Staying safe in the sun on holiday
Whether you are travelling within the UK or heading to a warmer climate for your holiday, it's important to stay safe in the sun, protect your skin from the risk of sunburn and avoid heat exhaustion.
We've put together some tips to help you protect your skin from the sun and avoid the risk of skin cancer. (These tips are based on information from NHS Choices and the British Association of Dermatologists.
For more information about avoiding heat exhaustion read our article: Dealing with extreme heat.
There's no need to avoid the sun all year round, but taking a few steps when you are out in the sun on holiday, or in the summer months in the UK, will help protect you from sunburn and the risk of developing skin cancer. Remember to take particular care of children and babies when you are out in the summer sun, as their skin is more easily damaged than adult skin.
- Protect your skin with clothing, including a hat, T shirt and UV protective sunglasses
- Avoid the sun and stay in the shade when the sun is at it's strongest, between 11am and 3pm. This is good time to have a long lunch inside, or under the shade of an umbrella.
- Use a sunscreen of at least SPF 30 (SPF 50 for children or people with pale skin). Look for a broad spectrum sunscreen which protects against UVA and UVB rays and make sure that it is not past it's use by date. UVB protection is measured by the SPF, UVA protection is measured with a star rating. The more stars, the higher the protection.
- Reapply your sun screen after going in the sea or a swimming pool. Even sun screens which claim to be water proof should be reapplied after you have been in water.
- Take extra care if you have lots of moles or freckles as this may mean that you are more at risk of developing skin cancer. Keep an eye out for changes in your skin and consult your doctor of you are worried about anything. Skin cancer is much easier to treat if it is discovered early.

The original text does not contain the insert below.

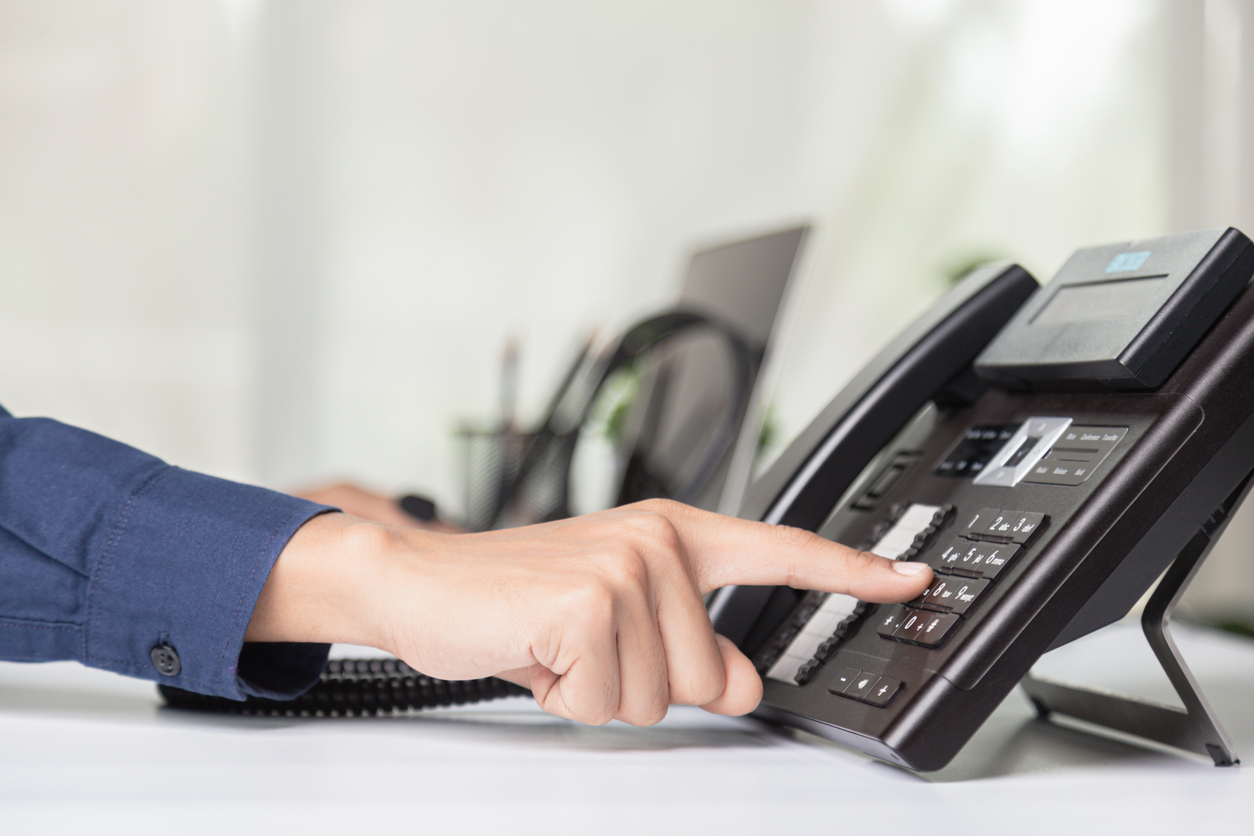 A staff member's hand pointing to and pressing a button on the office desk phone.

- Keep babies and young children out of direct sunlight. Young skin is delicate and more easily damaged by the sun. Apply a good broad spectrum sun screen to all exposed skin, choose a child friendly one if possible as it is less likely to irritate skin.

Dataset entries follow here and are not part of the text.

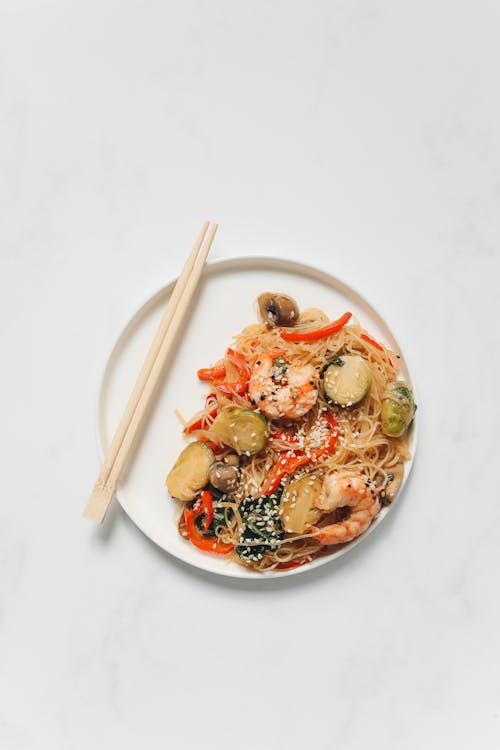 Noodle Dish With Shrimp on White Ceramic Plate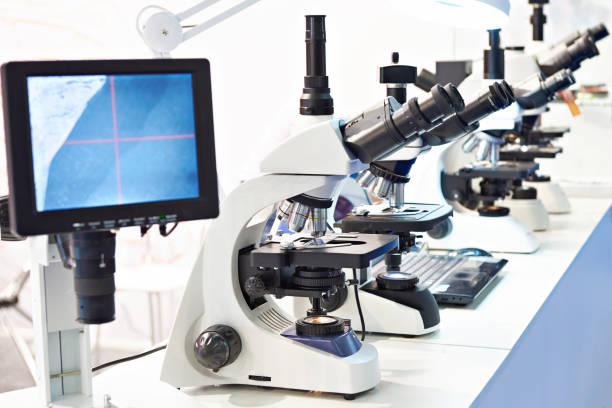istock Modern stereo microscopes with monitor 1147984936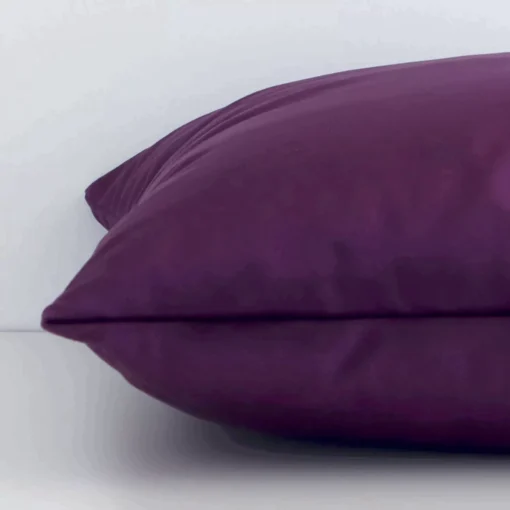 Side edge of solid-coloured square cushion. The velvet material and plum purple colour can be seen from this lateral viewpoint.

- Sunscreens should not be used as an alternative to clothing and shade, rather they offer additional protection. No sunscreen will provide 100% protection.
If you do get sun burnt sponge the skin with cool water and then apply a soothing after sun or calamine lotion. If you feel unwell or your skin swells or blisters badly you should seek medical attention. Stay out of the sun until the redness has gone.